━━ DATA EXTRACT

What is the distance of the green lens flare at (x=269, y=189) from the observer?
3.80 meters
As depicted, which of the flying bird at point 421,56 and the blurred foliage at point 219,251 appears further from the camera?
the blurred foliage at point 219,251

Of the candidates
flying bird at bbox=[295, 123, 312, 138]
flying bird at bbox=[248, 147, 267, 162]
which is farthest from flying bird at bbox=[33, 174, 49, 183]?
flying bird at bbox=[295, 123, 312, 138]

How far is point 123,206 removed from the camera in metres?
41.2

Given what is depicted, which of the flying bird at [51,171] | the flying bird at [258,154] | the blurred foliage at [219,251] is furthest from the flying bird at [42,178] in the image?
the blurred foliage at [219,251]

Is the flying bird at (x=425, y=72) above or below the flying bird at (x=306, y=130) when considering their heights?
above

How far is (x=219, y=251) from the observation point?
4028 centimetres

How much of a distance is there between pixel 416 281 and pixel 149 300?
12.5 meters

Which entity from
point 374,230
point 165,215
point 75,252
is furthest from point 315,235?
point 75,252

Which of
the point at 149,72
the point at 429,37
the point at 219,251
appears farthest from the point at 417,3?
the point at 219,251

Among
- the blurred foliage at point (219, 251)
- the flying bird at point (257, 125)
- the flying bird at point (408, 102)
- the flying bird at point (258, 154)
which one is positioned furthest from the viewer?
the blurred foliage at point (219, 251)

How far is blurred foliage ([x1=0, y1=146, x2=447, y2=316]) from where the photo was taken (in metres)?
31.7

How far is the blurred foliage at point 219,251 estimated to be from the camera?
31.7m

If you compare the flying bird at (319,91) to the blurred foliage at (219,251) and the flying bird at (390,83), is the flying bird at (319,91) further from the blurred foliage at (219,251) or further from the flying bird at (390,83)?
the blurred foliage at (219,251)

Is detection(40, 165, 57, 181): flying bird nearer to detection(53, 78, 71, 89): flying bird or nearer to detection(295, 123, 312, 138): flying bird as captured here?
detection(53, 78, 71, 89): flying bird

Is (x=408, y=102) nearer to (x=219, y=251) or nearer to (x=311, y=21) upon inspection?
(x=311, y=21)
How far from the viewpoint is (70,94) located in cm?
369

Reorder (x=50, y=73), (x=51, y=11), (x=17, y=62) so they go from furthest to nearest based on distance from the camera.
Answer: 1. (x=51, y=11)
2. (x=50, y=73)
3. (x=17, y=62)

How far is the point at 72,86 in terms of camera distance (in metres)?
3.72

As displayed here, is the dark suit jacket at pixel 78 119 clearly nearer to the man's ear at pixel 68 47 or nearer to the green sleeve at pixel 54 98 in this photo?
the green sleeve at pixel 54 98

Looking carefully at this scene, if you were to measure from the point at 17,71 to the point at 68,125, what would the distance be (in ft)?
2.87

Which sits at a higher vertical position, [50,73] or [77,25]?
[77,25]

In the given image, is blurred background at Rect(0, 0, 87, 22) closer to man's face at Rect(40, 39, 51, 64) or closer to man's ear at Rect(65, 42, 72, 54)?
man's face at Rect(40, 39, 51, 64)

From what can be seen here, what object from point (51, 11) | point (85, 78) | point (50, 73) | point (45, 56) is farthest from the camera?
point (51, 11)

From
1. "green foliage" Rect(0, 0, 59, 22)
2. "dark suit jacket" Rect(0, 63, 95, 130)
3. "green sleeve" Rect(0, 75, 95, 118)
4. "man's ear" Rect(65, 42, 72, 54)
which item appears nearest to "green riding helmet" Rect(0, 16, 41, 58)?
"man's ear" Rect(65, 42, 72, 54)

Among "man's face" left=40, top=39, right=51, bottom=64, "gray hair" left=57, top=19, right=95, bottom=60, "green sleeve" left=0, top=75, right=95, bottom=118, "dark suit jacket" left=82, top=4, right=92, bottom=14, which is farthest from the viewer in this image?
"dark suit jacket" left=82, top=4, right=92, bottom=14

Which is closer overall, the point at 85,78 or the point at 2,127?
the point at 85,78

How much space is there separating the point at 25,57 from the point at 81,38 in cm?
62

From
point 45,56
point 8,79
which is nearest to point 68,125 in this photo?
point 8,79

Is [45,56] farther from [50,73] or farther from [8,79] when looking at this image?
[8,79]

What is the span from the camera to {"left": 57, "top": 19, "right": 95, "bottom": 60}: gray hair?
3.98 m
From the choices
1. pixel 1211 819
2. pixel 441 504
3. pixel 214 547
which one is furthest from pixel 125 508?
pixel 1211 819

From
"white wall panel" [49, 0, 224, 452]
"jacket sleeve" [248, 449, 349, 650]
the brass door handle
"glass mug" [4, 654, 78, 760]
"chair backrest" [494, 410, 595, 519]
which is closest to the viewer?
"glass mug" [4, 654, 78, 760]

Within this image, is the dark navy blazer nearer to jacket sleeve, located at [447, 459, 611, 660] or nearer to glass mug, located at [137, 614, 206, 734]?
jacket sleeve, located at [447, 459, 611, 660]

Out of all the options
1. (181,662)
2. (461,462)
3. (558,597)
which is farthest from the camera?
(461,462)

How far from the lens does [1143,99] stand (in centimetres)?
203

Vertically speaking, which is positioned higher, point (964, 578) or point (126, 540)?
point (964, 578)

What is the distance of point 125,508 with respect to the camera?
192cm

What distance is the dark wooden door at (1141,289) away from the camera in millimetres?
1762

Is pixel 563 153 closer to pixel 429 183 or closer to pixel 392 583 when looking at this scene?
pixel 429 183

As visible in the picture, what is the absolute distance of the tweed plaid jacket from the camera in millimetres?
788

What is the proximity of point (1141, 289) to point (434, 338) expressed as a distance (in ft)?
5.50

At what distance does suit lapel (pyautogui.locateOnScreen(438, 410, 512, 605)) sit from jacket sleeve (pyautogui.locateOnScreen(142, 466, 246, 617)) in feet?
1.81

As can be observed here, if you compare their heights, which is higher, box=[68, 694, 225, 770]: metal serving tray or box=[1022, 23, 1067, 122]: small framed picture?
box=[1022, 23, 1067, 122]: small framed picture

━━━━

_EXERCISE GOAL_: Every line of the material must be returned exactly as it appears.

_EXERCISE SOLUTION_:
What is the distance of the green lens flare at (x=269, y=189) from the observer?
3.80 meters
As depicted, which of the flying bird at point 421,56 and the blurred foliage at point 219,251 appears further from the camera?
the blurred foliage at point 219,251

Of the candidates
flying bird at bbox=[295, 123, 312, 138]
flying bird at bbox=[248, 147, 267, 162]
which is farthest from flying bird at bbox=[33, 174, 49, 183]?
flying bird at bbox=[295, 123, 312, 138]

How far is point 123,206 removed from the camera in metres?
41.2

Given what is depicted, which of the flying bird at [51,171] | the flying bird at [258,154] | the blurred foliage at [219,251] is furthest from the flying bird at [42,178] in the image?
the blurred foliage at [219,251]

Is the flying bird at (x=425, y=72) above or below the flying bird at (x=306, y=130) when considering their heights?
above

How far is (x=219, y=251) from the observation point?
4028 centimetres

How much of a distance is there between pixel 416 281 and pixel 149 300?
12.5 meters

Which entity from
point 374,230
point 165,215
point 75,252
is furthest from point 315,235?
point 75,252

Which of
the point at 149,72
the point at 429,37
the point at 219,251
appears farthest from the point at 417,3?
the point at 219,251

Among
- the blurred foliage at point (219, 251)
- the flying bird at point (257, 125)
- the flying bird at point (408, 102)
- the flying bird at point (258, 154)
which one is positioned furthest from the viewer?
the blurred foliage at point (219, 251)

How far is blurred foliage ([x1=0, y1=146, x2=447, y2=316]) from where the photo was taken (in metres)?
31.7

How far is the blurred foliage at point 219,251 estimated to be from the camera?
31.7m

If you compare the flying bird at (319,91) to the blurred foliage at (219,251) and the flying bird at (390,83), is the flying bird at (319,91) further from the blurred foliage at (219,251) or further from the flying bird at (390,83)?
the blurred foliage at (219,251)

Is detection(40, 165, 57, 181): flying bird nearer to detection(53, 78, 71, 89): flying bird or nearer to detection(295, 123, 312, 138): flying bird as captured here?
detection(53, 78, 71, 89): flying bird

Is (x=408, y=102) nearer to (x=219, y=251) or nearer to (x=311, y=21) upon inspection?
(x=311, y=21)
How far from the viewpoint is (70,94) located in cm?
369

Reorder (x=50, y=73), (x=51, y=11), (x=17, y=62) so they go from furthest to nearest based on distance from the camera.
Answer: 1. (x=51, y=11)
2. (x=50, y=73)
3. (x=17, y=62)

How far is the point at 72,86 in terms of camera distance (in metres)?
3.72

As displayed here, is the dark suit jacket at pixel 78 119 clearly nearer to the man's ear at pixel 68 47 or nearer to the green sleeve at pixel 54 98 in this photo?
the green sleeve at pixel 54 98

Looking carefully at this scene, if you were to measure from the point at 17,71 to the point at 68,125, what would the distance be (in ft)?
2.87

Which sits at a higher vertical position, [50,73] or [77,25]?
[77,25]

In the given image, is blurred background at Rect(0, 0, 87, 22) closer to man's face at Rect(40, 39, 51, 64) or closer to man's ear at Rect(65, 42, 72, 54)?
man's face at Rect(40, 39, 51, 64)

From what can be seen here, what object from point (51, 11) | point (85, 78) | point (50, 73) | point (45, 56) is farthest from the camera?
point (51, 11)

From
1. "green foliage" Rect(0, 0, 59, 22)
2. "dark suit jacket" Rect(0, 63, 95, 130)
3. "green sleeve" Rect(0, 75, 95, 118)
4. "man's ear" Rect(65, 42, 72, 54)
which item appears nearest to "green riding helmet" Rect(0, 16, 41, 58)?
"man's ear" Rect(65, 42, 72, 54)

Among "man's face" left=40, top=39, right=51, bottom=64, "gray hair" left=57, top=19, right=95, bottom=60, "green sleeve" left=0, top=75, right=95, bottom=118, "dark suit jacket" left=82, top=4, right=92, bottom=14, which is farthest from the viewer in this image?
"dark suit jacket" left=82, top=4, right=92, bottom=14

Which is closer overall, the point at 85,78 or the point at 2,127?
the point at 85,78

How much space is there separating the point at 25,57 from the point at 81,38 in cm?
62

From
point 45,56
point 8,79
which is nearest to point 68,125 in this photo?
point 8,79

Is [45,56] farther from [50,73] or farther from [8,79] when looking at this image?
[8,79]

What is the span from the camera to {"left": 57, "top": 19, "right": 95, "bottom": 60}: gray hair?
3.98 m
From the choices
1. pixel 1211 819
2. pixel 441 504
3. pixel 214 547
which one is furthest from pixel 125 508?
pixel 1211 819

From
"white wall panel" [49, 0, 224, 452]
"jacket sleeve" [248, 449, 349, 650]
the brass door handle
"glass mug" [4, 654, 78, 760]
"chair backrest" [494, 410, 595, 519]
which is closest to the viewer?
"glass mug" [4, 654, 78, 760]

Within this image, is the dark navy blazer nearer to jacket sleeve, located at [447, 459, 611, 660] or nearer to glass mug, located at [137, 614, 206, 734]?
jacket sleeve, located at [447, 459, 611, 660]

Out of all the options
1. (181,662)
2. (461,462)
3. (558,597)
which is farthest from the camera?
(461,462)

How far from the lens does [1143,99] stand (in centimetres)?
203

Vertically speaking, which is positioned higher, point (964, 578) or point (126, 540)?
point (964, 578)

What is the distance of point 125,508 with respect to the camera?
192cm

What distance is the dark wooden door at (1141,289) away from the camera in millimetres?
1762

Is pixel 563 153 closer to pixel 429 183 or closer to pixel 392 583 when looking at this scene?
pixel 429 183

As visible in the picture, what is the absolute distance of the tweed plaid jacket from the camera in millimetres?
788

What is the proximity of point (1141, 289) to point (434, 338) expressed as a distance (in ft)?
5.50

At what distance does suit lapel (pyautogui.locateOnScreen(438, 410, 512, 605)) sit from jacket sleeve (pyautogui.locateOnScreen(142, 466, 246, 617)) in feet?
1.81

As can be observed here, if you compare their heights, which is higher, box=[68, 694, 225, 770]: metal serving tray or box=[1022, 23, 1067, 122]: small framed picture?
box=[1022, 23, 1067, 122]: small framed picture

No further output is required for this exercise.